One might ask how. Drew’s method is simple. In 2016 when he took up the independent mission of sticking thousands of posters of Monga Khan, a hawker who lived in Australia 100 years ago, he wanted to make Khan a folk hero. The posters of Khan all over Australia was Drew’s way of reminding people of the amazingly diverse lives and stories that make up Australia’s history.
“I want to turn Monga Khan into a folk hero so that mythology becomes a vehicle for history. People sort of fall in love with mythology, it’s a fun thing and then they want to find out all the facts. You need your Robin Hoods, Waltzing Matildas and Ned Kelly but we have to get the rest of it across too,” he told me in 2016.
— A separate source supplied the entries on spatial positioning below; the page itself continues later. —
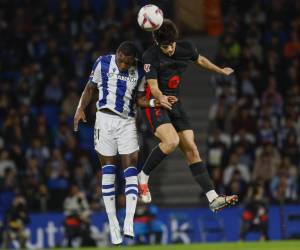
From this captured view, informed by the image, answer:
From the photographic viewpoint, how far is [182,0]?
92.5 ft

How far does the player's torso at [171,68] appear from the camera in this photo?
15203 millimetres

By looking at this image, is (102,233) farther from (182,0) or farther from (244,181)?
(182,0)

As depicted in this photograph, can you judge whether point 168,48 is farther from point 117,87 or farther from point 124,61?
point 117,87

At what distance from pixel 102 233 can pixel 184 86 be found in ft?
18.0

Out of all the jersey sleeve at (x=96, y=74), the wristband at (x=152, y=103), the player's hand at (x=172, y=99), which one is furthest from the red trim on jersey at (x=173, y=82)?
the jersey sleeve at (x=96, y=74)

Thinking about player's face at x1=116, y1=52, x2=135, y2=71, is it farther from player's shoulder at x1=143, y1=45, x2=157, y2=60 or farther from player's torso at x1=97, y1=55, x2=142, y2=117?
player's shoulder at x1=143, y1=45, x2=157, y2=60

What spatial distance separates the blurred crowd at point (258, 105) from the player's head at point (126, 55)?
682 centimetres

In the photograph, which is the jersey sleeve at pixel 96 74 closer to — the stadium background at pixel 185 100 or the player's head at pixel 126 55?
the player's head at pixel 126 55

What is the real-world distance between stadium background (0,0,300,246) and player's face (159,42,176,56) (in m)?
6.86

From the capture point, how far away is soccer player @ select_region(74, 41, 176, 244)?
15.4 m

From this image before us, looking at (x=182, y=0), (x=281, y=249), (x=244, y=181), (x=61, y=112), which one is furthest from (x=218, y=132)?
(x=281, y=249)

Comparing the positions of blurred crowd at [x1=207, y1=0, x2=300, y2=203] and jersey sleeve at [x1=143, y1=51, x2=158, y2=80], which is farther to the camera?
blurred crowd at [x1=207, y1=0, x2=300, y2=203]

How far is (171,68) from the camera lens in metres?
15.2

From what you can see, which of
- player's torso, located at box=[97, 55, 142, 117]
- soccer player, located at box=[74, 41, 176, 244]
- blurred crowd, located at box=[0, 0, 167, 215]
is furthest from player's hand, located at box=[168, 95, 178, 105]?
blurred crowd, located at box=[0, 0, 167, 215]
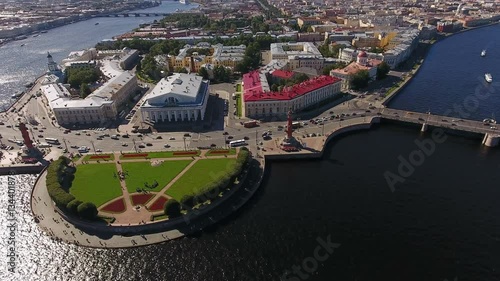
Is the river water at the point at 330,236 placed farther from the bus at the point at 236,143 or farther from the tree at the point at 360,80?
the tree at the point at 360,80

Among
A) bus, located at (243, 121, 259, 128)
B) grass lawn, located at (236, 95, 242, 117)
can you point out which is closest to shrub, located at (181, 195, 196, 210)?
bus, located at (243, 121, 259, 128)

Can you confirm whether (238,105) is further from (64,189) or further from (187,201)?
(64,189)

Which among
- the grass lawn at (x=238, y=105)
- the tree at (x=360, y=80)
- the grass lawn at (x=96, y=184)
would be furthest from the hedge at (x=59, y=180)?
the tree at (x=360, y=80)

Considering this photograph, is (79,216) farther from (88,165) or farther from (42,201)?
(88,165)

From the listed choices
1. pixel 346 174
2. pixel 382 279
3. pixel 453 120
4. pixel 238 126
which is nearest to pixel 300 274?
pixel 382 279

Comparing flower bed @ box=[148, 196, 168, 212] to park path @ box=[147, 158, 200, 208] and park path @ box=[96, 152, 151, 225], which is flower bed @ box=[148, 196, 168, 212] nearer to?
park path @ box=[147, 158, 200, 208]

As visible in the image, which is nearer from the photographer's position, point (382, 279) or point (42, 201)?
point (382, 279)
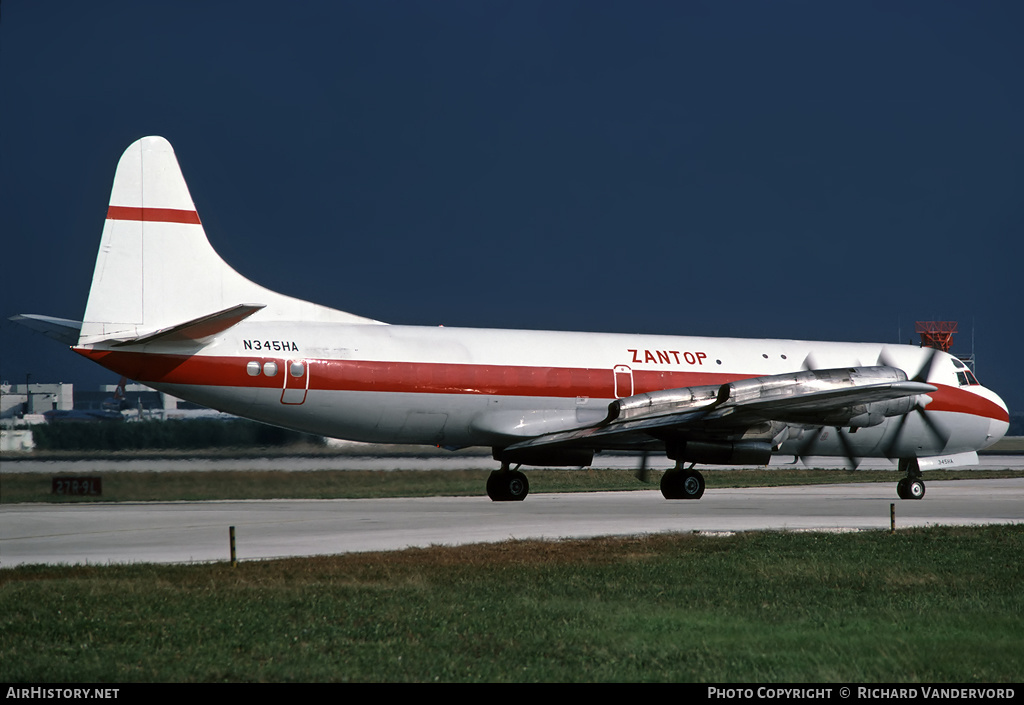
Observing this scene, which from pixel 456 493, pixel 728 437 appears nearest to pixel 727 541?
pixel 728 437

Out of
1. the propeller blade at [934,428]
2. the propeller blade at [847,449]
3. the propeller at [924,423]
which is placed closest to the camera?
the propeller blade at [847,449]

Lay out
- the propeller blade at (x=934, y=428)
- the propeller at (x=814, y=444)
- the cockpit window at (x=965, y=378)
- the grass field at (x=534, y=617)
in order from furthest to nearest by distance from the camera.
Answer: the cockpit window at (x=965, y=378) < the propeller blade at (x=934, y=428) < the propeller at (x=814, y=444) < the grass field at (x=534, y=617)

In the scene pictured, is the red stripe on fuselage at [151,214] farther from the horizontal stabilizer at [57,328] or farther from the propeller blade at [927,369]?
the propeller blade at [927,369]

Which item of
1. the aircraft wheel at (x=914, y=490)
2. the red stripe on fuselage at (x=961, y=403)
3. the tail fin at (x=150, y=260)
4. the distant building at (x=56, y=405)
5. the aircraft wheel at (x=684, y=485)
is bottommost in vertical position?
the aircraft wheel at (x=914, y=490)

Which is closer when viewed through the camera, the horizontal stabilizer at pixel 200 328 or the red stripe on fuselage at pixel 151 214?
the horizontal stabilizer at pixel 200 328

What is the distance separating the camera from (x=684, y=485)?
1104 inches

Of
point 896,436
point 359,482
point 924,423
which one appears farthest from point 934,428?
point 359,482

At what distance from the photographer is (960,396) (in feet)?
101

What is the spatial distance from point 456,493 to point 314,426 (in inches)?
307

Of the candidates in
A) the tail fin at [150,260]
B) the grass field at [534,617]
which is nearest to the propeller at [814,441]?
the grass field at [534,617]

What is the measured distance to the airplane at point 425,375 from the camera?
23609 mm

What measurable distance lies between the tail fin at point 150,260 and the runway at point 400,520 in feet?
14.9
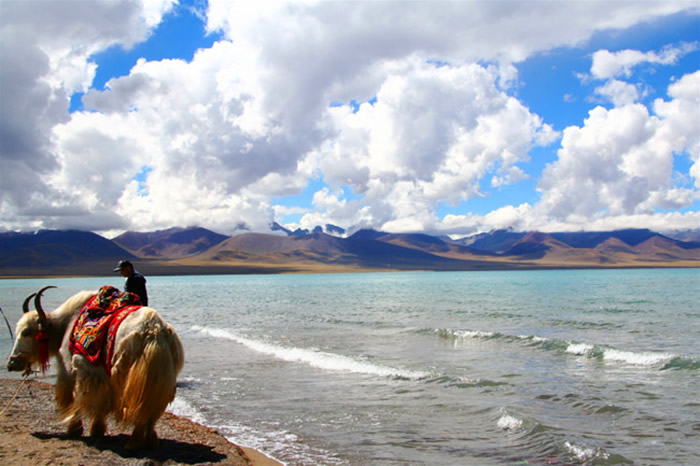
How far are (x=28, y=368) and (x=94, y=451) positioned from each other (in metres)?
1.62

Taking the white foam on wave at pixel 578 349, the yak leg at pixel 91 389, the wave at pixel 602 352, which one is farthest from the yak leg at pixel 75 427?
the white foam on wave at pixel 578 349

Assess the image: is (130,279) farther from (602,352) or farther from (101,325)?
(602,352)

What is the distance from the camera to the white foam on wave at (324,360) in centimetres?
1322

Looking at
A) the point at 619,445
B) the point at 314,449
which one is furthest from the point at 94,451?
the point at 619,445

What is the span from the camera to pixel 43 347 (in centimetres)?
685

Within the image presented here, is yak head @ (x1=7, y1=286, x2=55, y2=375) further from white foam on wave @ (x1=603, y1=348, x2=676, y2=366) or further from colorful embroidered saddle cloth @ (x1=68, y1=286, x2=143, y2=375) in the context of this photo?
white foam on wave @ (x1=603, y1=348, x2=676, y2=366)

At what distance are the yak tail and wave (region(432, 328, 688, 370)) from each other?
13.4 meters

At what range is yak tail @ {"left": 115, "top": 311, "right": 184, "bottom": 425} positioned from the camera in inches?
229

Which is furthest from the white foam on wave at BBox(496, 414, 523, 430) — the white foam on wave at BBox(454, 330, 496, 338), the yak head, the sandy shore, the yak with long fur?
the white foam on wave at BBox(454, 330, 496, 338)

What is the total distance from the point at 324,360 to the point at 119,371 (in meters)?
9.83

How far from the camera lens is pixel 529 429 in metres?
8.43

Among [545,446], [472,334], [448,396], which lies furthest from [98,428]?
[472,334]

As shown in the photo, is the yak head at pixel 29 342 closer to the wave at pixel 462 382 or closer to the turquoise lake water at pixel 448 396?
the turquoise lake water at pixel 448 396

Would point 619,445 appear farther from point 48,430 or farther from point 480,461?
point 48,430
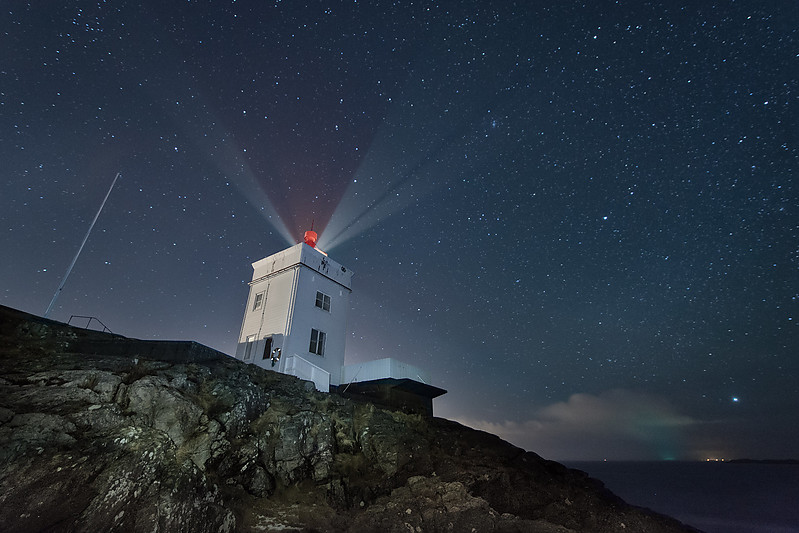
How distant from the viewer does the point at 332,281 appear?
2641 centimetres

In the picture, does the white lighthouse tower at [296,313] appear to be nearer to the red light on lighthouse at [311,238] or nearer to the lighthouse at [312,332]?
the lighthouse at [312,332]

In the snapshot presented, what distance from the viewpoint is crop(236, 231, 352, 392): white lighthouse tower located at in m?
22.2

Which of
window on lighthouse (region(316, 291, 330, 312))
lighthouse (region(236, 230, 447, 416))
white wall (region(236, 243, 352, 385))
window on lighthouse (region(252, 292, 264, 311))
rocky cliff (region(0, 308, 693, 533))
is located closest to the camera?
rocky cliff (region(0, 308, 693, 533))

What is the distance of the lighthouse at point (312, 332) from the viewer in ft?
72.7

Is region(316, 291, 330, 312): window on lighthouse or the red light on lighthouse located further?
the red light on lighthouse

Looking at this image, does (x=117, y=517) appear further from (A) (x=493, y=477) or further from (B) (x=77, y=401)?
(A) (x=493, y=477)

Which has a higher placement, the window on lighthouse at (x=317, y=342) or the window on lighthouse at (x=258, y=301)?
the window on lighthouse at (x=258, y=301)

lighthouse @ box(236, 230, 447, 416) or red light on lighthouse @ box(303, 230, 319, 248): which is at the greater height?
red light on lighthouse @ box(303, 230, 319, 248)

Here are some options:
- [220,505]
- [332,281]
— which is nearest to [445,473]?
[220,505]

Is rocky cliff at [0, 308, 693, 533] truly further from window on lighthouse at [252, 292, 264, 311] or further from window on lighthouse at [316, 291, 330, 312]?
window on lighthouse at [316, 291, 330, 312]

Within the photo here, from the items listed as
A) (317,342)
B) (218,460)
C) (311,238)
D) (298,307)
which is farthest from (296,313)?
(218,460)

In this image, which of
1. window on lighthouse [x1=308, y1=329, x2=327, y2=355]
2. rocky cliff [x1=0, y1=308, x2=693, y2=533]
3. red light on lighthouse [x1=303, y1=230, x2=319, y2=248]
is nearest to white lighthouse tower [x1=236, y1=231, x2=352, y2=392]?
window on lighthouse [x1=308, y1=329, x2=327, y2=355]

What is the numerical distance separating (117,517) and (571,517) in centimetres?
1192

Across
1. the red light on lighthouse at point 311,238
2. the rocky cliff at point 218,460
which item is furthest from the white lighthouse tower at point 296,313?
the rocky cliff at point 218,460
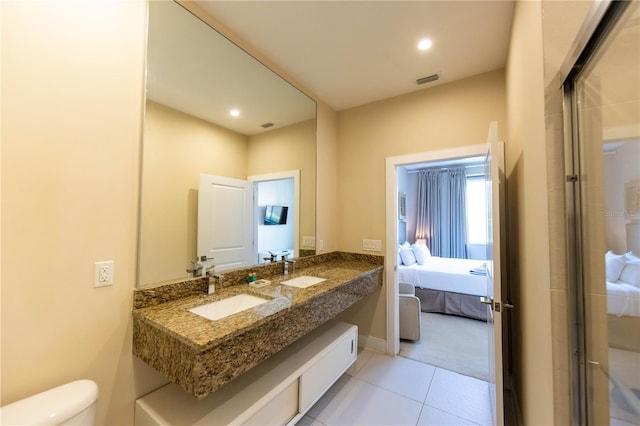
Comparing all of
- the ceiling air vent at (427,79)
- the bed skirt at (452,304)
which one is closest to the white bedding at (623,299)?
the ceiling air vent at (427,79)

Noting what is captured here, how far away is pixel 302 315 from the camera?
154cm

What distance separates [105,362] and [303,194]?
6.53 ft

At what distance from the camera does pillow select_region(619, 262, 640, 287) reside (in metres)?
0.65

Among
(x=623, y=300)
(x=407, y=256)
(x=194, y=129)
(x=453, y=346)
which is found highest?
(x=194, y=129)

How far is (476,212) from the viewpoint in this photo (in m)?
5.88

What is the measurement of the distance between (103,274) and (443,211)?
642 cm

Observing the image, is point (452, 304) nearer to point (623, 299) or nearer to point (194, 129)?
point (623, 299)

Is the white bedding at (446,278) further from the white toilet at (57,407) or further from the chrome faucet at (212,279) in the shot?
the white toilet at (57,407)

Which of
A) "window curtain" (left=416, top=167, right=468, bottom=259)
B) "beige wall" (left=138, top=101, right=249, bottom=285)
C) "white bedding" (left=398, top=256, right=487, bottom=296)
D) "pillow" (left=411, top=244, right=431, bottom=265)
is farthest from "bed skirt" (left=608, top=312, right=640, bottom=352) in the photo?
"window curtain" (left=416, top=167, right=468, bottom=259)

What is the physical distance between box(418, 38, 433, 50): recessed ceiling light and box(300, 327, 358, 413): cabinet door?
2.43 m

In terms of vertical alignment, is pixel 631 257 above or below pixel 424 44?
below

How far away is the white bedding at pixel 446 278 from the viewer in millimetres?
3632

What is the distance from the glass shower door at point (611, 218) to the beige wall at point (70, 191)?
196 centimetres

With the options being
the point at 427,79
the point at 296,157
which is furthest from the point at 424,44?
the point at 296,157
It is, he says, all about provocation and allowing us to open up the discussion and talking about identity in a fluid way.
So, Drew uses public spaces as he finds them “a great equaliser, and an ancient forum. When you address the public through the street, you’re entering into a tradition that emphasises our fundamental freedom of expression, over the value of property”.
Drew’s posters are archival images from the National Archives of Australia, that are a stark contrast to the face of “the stereotypical Anglo, sun-bronzed Australian”.
It was around 2015-16 that he started exploring with the theme of identity. Thus began his multiple poster campaigns, including “Real Australians Say Welcome” and the portrait of Monga Khan titled “AUSSIE”—both of which have become ubiquitous in Australian cities.
Drew travels all around Australia sticking up his ‘AUSSIE’ posters after printing them out. When COVID-19 happened last year, it did not stop him working. He made a poster titled ‘Together Soon Enough’ of two figures embracing in a hug and made them available for free for people to stick them up in public space. After a while, with too many requests, he charged a nominal fee to keep sending them out.
‘It was a lot of fun for me to see people pasting my posters because that is normally what I only do myself,” he says, with a laugh.
But after restrictions on travelling eased, he brought out a set of new six AUSSIE posters featuring women and children who were born in Australia but had to get exemptions to travel because of the White Australia Policy. Fortunately, he finished pasting them in Melbourne just on time before the lockdown. He will be in Sydney in June and hopes to travel round the country later in the year.
So, what is the larger discussion that Drew wants to bring out with these posters? “It’s a broad question,” says Drew as he does not want to pin it down to anything topical.
However, the simplest way of looking at it, says Drew, is that there are many ways in which people can respond to the images. “But there is no ultimate aim that I have. I just want to stimulate the way we think about what it means to be Aussie. There is a sort of an assumption of the word Aussie that is still racialised in some sense for a lot of people, it harkens back to a White majority idea of what it means to be Australian. National identity has an old connection to race essentially. So, it is about breaking that association between nation and race and making national identity more about the other values.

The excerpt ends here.